■ What needs to be done
In the email thread below about freeing all memory, which tool does Eric Wong say has suppression files that might make code modifications unnecessary?

■ Text extract
2016-05-17 3:22 [RFD PATCH 0/3] Free all the memory! Stefan Beller
` (2 preceding siblings ...)
2016-05-17 3:22 ` [PATCH 3/3] rev-parse: " Stefan Beller
@ 2016-05-17 3:41 ` Eric Sunshine
2016-05-17 12:08 ` Eric Wong
2016-05-17 17:58 ` Stefan Beller
2016-05-17 5:46 ` David Turner
2016-05-17 9:05 ` Matthieu Moy
5 siblings, 2 replies; 15+ messages in thread
From: Eric Sunshine @ 2016-05-17 3:41 UTC (permalink / raw)
To: Stefan Beller; +Cc: Jonathan Nieder, Git List
On Mon, May 16, 2016 at 11:22 PM, Stefan Beller <sbeller@google.com> wrote:
> When using automated tools to find memory leaks, it is hard to distinguish
> between actual leaks and intentional non-cleanups at the end of the program,
> such that the actual leaks hide in the noise.
>
> The end goal of this (unfinished) series is to close all intentional memory
> leaks when enabling the -DFREE_ALL_MEMORY switch. This is just
> demonstrating how the beginning of such a series could look like.
Considering the signal-to-noise ratio mentioned above, the goal seems
reasonable, but why pollute the code with #ifdef's all over the place
by making the cleanup conditional? If you're going though the effort
of plugging all these leaks, it probably makes sense to do them
unconditionally.
^ permalink raw reply [flat|nested] 15+ messages in thread
* Re: [RFD PATCH 0/3] Free all the memory!
2016-05-17 3:41 ` [RFD PATCH 0/3] Free all the memory! Eric Sunshine
@ 2016-05-17 12:08 ` Eric Wong
2016-05-17 17:58 ` Stefan Beller
1 sibling, 0 replies; 15+ messages in thread
From: Eric Wong @ 2016-05-17 12:08 UTC (permalink / raw)
To: Eric Sunshine; +Cc: Stefan Beller, Jonathan Nieder, git
Eric Sunshine <sunshine@sunshineco.com> wrote:
> On Mon, May 16, 2016 at 11:22 PM, Stefan Beller <sbeller@google.com> wrote:
> > When using automated tools to find memory leaks, it is hard to distinguish
> > between actual leaks and intentional non-cleanups at the end of the program,
> > such that the actual leaks hide in the noise.
>
> Considering the signal-to-noise ratio mentioned above, the goal seems
> reasonable, but why pollute the code with #ifdef's all over the place
> by making the cleanup conditional? If you're going though the effort
> of plugging all these leaks, it probably makes sense to do them
> unconditionally.
I haven't checked for git, but I suspect we get speedups by not
calling free(). I've never needed to profile git, but free() at
exit has been a measurable bottleneck in other projects I've
worked on. Often, free() was more expensive than *alloc().
In any case, I like constant conditionals in C or inline wrappers
macros over CPP #ifdefs littered inside functions:
/* in git-compat-util.h */
#ifdef FREE_ALL_MEMORY
static inline void optional_free(void *ptr) {}
#else
# define FREE_ALL_MEMORY (0)
# define optional_free(ptr) free(ptr)
#endif
/* inside any function: */
if (FREE_ALL_MEMORY)
big_function_which_calls_multiple_frees();
Also Valgrind has suppression files, so code modifications may
not be necessary at all.

Records from a set of spatial questions:
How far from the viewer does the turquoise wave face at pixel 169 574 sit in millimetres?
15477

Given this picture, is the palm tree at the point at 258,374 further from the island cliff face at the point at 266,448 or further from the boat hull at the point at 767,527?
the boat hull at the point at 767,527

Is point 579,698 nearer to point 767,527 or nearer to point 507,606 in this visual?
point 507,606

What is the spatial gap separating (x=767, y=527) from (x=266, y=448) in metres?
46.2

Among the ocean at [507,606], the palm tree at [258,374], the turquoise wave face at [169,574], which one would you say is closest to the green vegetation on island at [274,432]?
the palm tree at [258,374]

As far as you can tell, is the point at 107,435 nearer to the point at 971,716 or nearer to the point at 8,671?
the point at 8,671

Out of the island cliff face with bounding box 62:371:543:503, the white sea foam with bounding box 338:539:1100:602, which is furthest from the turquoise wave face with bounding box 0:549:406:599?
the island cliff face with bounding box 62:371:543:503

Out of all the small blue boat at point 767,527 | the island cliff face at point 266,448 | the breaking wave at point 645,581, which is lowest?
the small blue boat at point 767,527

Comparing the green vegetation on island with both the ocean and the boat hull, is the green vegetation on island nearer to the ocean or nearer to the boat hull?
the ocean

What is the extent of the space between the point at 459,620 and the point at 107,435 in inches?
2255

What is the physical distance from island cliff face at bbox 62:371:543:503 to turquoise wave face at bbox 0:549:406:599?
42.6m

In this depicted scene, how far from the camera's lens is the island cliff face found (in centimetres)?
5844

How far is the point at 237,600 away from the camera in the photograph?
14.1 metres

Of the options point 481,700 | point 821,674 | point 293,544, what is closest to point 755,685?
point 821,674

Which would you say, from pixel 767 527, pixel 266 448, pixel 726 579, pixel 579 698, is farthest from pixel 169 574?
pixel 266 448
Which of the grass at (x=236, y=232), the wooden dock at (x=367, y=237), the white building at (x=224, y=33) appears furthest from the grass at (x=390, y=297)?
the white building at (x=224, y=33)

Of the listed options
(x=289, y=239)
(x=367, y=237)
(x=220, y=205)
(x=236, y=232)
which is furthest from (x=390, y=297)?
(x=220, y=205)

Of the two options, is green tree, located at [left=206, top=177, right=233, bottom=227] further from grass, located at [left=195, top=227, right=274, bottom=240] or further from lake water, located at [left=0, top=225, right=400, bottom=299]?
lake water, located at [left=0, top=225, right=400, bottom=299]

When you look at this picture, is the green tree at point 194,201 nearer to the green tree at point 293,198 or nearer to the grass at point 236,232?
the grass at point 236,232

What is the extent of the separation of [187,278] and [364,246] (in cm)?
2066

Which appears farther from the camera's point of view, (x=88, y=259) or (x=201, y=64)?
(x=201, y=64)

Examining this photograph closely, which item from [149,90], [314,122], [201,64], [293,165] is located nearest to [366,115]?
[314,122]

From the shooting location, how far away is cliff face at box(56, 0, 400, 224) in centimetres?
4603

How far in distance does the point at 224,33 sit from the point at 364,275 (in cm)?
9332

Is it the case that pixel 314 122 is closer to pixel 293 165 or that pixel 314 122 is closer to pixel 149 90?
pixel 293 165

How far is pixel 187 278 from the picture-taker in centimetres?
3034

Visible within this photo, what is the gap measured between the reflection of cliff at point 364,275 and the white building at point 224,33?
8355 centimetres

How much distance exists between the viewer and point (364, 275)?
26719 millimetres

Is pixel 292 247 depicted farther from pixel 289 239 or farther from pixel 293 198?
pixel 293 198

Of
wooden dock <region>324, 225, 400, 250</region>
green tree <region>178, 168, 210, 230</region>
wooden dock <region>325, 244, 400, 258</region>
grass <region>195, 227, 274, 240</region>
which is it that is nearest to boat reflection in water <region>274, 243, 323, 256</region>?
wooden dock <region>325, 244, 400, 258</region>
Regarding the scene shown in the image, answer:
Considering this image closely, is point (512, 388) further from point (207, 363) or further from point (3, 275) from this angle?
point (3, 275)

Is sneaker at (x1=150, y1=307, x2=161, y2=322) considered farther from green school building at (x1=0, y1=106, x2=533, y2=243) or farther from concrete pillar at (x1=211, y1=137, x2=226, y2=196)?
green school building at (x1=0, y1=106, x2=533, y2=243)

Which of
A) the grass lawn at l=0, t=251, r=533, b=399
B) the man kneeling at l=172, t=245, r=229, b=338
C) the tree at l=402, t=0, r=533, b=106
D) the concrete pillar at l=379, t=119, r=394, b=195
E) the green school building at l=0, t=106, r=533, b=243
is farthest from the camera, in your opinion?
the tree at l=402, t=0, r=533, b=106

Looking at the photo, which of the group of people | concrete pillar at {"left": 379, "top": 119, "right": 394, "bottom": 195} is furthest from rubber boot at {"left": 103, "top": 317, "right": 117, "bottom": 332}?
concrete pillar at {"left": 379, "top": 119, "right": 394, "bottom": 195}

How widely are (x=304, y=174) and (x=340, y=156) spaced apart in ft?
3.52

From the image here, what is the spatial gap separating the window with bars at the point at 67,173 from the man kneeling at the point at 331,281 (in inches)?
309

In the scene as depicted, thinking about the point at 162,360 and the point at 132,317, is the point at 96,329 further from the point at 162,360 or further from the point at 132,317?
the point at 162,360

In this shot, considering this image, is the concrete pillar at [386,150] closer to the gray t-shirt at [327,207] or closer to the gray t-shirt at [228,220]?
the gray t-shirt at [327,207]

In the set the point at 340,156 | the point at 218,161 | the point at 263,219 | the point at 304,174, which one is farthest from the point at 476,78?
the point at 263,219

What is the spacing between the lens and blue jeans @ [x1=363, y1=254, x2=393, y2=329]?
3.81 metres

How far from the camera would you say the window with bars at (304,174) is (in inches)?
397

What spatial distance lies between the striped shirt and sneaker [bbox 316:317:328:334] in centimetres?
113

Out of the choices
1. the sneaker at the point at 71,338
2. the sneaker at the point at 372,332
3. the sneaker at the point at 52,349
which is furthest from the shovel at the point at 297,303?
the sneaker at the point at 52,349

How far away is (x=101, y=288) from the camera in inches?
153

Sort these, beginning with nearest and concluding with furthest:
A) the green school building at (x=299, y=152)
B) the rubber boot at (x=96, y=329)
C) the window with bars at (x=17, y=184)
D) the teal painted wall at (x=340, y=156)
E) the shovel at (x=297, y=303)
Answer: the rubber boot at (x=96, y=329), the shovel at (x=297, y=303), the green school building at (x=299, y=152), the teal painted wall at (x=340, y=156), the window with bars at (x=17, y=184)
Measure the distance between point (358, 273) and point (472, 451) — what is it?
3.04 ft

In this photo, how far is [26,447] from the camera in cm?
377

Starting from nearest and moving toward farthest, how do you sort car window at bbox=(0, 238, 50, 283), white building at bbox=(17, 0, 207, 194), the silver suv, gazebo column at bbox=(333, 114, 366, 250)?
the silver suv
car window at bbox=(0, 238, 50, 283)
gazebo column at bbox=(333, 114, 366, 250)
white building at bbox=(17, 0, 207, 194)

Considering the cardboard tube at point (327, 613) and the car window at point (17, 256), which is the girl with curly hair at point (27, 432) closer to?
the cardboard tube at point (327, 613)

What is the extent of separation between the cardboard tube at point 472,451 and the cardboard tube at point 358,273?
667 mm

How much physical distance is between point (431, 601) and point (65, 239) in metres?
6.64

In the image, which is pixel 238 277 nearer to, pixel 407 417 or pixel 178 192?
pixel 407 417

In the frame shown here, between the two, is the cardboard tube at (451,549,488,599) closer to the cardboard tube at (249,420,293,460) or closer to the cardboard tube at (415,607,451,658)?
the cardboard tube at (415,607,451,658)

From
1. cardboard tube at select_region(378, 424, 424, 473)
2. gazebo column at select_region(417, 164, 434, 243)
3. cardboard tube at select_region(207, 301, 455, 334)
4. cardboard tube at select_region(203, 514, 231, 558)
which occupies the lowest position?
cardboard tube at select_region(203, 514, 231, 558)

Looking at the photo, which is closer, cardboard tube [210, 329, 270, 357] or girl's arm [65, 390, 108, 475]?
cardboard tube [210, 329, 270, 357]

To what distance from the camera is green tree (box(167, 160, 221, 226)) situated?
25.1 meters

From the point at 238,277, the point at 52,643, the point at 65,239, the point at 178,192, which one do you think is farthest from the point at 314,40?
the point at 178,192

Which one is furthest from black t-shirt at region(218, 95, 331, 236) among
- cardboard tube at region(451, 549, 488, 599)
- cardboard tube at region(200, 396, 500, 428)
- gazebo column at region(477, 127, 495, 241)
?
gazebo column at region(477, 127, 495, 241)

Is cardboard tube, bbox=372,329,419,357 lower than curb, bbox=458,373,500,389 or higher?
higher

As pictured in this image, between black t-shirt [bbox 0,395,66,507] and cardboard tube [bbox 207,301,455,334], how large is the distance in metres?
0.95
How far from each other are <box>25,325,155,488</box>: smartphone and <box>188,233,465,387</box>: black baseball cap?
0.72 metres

■ Response to this exercise
Valgrind